**Selected passage:**
I had the rare privilege to interview one of the last of the modern day “mountain men,” taken place in the twilight of Kit Smith’s life.
Smith, who is now in his late 60s, describes growing up in a “town” of Shell, Wyo. — population 50.
The town was aptly named Shell because of all the artifact sea shells which are common to the area. This comes from a time in our past where the sea was breaking at the foot of the mountains some 1,246 miles from Los Angeles, Calif.
Smith has never married.
He explained that, when you grow up in a town of 50, there are not many women to choose from.
A car accident and subsequent stroke had Smith making severe modifications in his lifestyle.
He sold off his ranch and house, and today lives in a senior apartment. He maintains a few animals for selling semen from top bulls, and embryos for transplant from his Galloway cattle on rented pasture.
Smith has been tireless and a life-long promoter of the Galloway breed of cattle.
He is convinced that if anyone gives this breed a thorough look, it becomes a “no brainer” in today’s society.
As every cattleman knows, making a living or a profit in cattle is tough.

**Material provided:**

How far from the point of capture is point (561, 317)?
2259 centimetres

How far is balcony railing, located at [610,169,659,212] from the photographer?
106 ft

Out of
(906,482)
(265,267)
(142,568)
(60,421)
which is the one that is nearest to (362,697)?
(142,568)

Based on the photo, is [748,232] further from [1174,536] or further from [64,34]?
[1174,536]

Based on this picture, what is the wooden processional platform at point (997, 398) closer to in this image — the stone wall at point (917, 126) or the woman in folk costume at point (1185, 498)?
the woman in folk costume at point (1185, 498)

**Required tasks:**
A - Copy from the Kit Smith profile the passage that begins with the words containing "A car accident" and ends with "in today’s society.".
B - Extend the profile of cattleman Kit Smith, starting after its final sentence.

**Replies:**
A -
A car accident and subsequent stroke had Smith making severe modifications in his lifestyle.
He sold off his ranch and house, and today lives in a senior apartment. He maintains a few animals for selling semen from top bulls, and embryos for transplant from his Galloway cattle on rented pasture.
Smith has been tireless and a life-long promoter of the Galloway breed of cattle.
He is convinced that if anyone gives this breed a thorough look, it becomes a “no brainer” in today’s society.

B -
Smith would like to introduce you to the Galloway breed:
Facts to ponder
• Gain: Would an average daily gain of 3.62 pounds be satisfactory in your feedlot?
• Grain and grass: Would an average feed efficiency of 5.24 pounds of dry matter per pound of grain work for you?
• Grade: Would you be satisfied with 88 percent of your product grading AA and AAA?
• Gross weight: Would an animal weighing 1,230 pounds with these grades enable you to make the premium cut and size of your steaks and roasts?
• Growth: Would an 85-pound birth weight calf weaned at 200 days, weighing 600 pounds, put on feed for just 172 days and then slaughtered at 1,230 pounds be considered satisfactory?
• Greenhouse gases and the environment: Wouldn’t it make sense that a higher gain on less grain consumed over fewer days would make less methane gas and manure per pound of beef produced? And how much water does an animal on feed consume?
Galloways are the most efficient breed at feed conversion, beating out the Angus with a conversion rate of 6.64, according to reports.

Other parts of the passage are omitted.